What this task involves: From the course summary below, list every MCMC diagnostic check, with its required value, that a PyMC 5 fit must pass.

Text excerpt:
============
Part 18: Summary and what comes next
Part 18: Summary and what comes next¶
You have completed the course. In twelve modules, you have gone from reading data from Delta tables to deploying production-ready pricing models with auditable spatial territory factors.
To recap what this module covered:
- Emblem-style postcode banding creates artificial discontinuities and does not borrow strength. BYM2 is the principled alternative.
- Spatial autocorrelation in insurance residuals is almost always present and significant at postcode sector level. Test with Moran's I before modelling.
- The BYM2 model combines an ICAR component (spatially smooth, captures regional patterns) with an IID component (captures area-specific outliers). The rho parameter tells you how much of the geographic variation is spatially structured.
- Fitting via PyMC 5 requires MCMC diagnostics: R-hat < 1.01, ESS > 400, zero divergences. Do not use output that fails these checks.
- The two-stage pipeline (base model first, then BYM2 on O/E residuals) is recommended for production. It decouples the spatial model and makes both components auditable independently.
- Territory relativities slot into a rating engine as log-offsets in a downstream GLM or as lookup factors in a multiplicative tariff.
- BYM2 reduces estimation error substantially compared to k-means banding, especially for sparse areas.
Further reading¶
- Riebler, A., Sørbye, S.H., Simpson, D., & Rue, H. (2016). An intuitive Bayesian spatial model for disease mapping that accounts for scaling. Statistical Methods in Medical Research, 25(4), 1145--1165. The original BYM2 paper. Read the motivation and the rho interpretation in sections 2 and 3.
- Gschlössl, S., Schelldorfer, J., & Schnaus, M. (2019). Spatial statistical modelling of insurance risk. Scandinavian Actuarial Journal. Direct application to non-life insurance.
============
Data to examine:
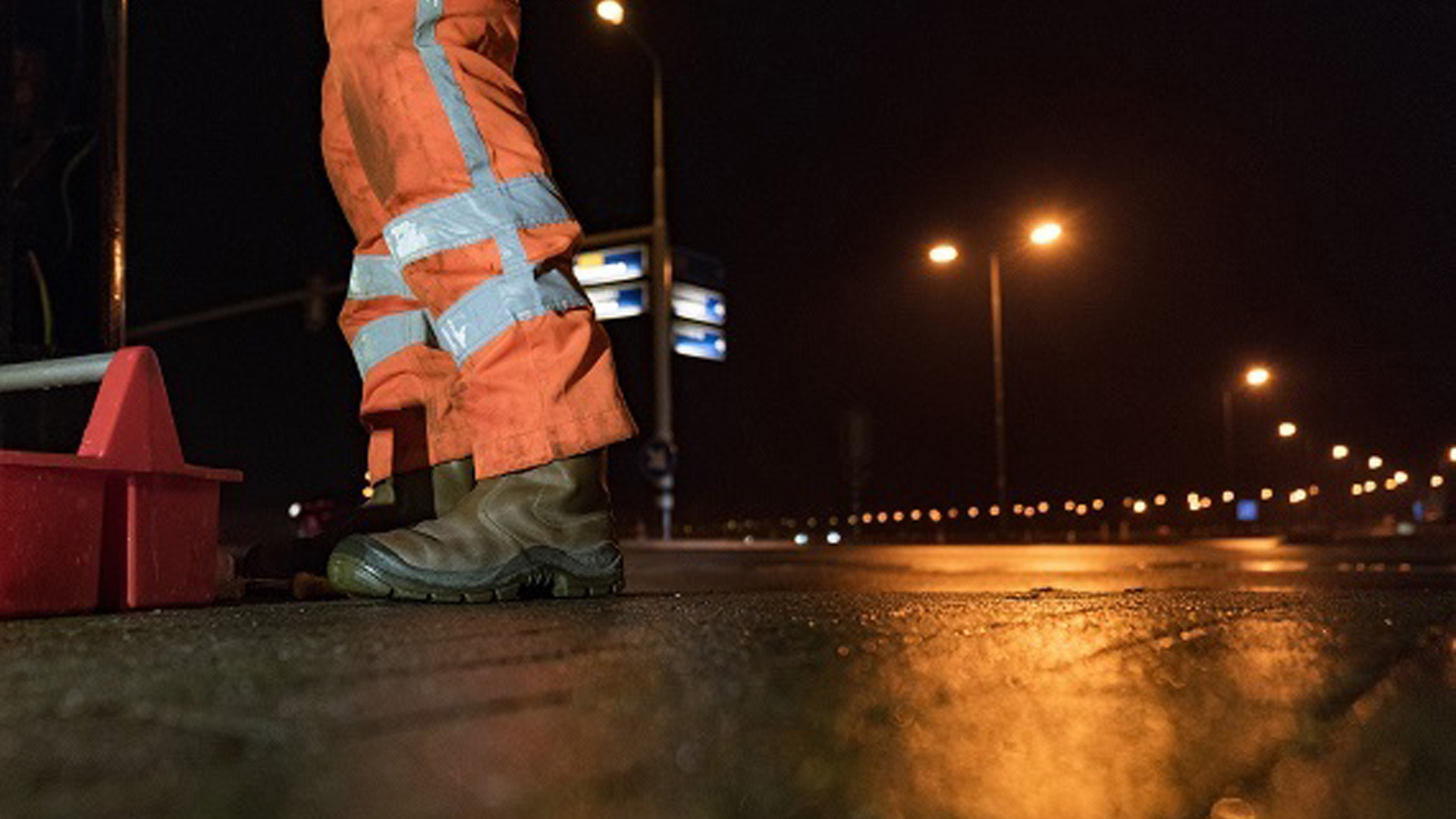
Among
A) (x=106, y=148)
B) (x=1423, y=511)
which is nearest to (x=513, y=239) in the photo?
(x=106, y=148)

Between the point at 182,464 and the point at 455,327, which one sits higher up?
the point at 455,327

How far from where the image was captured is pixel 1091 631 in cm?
156

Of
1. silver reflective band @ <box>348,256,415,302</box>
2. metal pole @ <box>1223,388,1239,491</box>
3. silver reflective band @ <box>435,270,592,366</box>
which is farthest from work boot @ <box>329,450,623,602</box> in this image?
metal pole @ <box>1223,388,1239,491</box>

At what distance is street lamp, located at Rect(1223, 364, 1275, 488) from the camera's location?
36.1 meters

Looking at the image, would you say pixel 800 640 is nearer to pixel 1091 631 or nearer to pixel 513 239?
pixel 1091 631

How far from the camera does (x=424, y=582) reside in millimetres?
2152

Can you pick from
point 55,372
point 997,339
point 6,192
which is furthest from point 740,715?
point 997,339

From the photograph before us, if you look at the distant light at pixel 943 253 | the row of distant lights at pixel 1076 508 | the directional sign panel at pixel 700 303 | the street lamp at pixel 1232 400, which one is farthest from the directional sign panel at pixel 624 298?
the street lamp at pixel 1232 400

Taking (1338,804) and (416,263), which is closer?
(1338,804)

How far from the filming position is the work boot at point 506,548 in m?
2.17

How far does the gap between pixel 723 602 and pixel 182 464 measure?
949 millimetres

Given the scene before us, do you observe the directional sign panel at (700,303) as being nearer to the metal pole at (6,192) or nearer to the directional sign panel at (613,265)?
the directional sign panel at (613,265)

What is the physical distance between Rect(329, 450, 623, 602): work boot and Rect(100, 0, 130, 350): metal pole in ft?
4.19

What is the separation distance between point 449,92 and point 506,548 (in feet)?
2.57
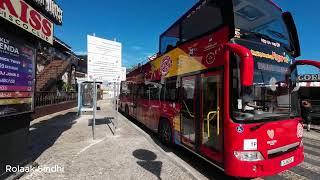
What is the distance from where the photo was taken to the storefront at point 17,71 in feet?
15.2

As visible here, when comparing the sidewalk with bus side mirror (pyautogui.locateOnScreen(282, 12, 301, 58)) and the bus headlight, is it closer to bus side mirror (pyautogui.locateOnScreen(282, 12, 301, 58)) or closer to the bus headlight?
the bus headlight

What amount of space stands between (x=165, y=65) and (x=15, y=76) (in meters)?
4.71

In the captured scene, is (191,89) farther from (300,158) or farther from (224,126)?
(300,158)

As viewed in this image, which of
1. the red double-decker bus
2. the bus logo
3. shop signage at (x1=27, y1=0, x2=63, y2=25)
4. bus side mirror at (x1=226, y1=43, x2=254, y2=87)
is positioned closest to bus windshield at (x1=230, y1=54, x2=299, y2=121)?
the red double-decker bus

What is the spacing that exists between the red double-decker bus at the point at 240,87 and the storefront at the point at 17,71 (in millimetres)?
3723

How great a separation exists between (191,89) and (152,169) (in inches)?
86.1

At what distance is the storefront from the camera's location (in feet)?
15.2

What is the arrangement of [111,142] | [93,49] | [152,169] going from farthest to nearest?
[93,49] < [111,142] < [152,169]

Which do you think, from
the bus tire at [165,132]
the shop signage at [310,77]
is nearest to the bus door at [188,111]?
the bus tire at [165,132]

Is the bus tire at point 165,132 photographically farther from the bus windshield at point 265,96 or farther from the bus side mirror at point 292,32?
the bus side mirror at point 292,32

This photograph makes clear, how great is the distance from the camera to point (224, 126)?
16.1ft

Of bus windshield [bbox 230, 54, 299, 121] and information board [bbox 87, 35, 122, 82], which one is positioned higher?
information board [bbox 87, 35, 122, 82]

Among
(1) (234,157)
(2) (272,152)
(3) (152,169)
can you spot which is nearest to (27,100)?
(3) (152,169)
============
Response for this exercise:
- R-hat < 1.01
- ESS > 400
- Zero divergences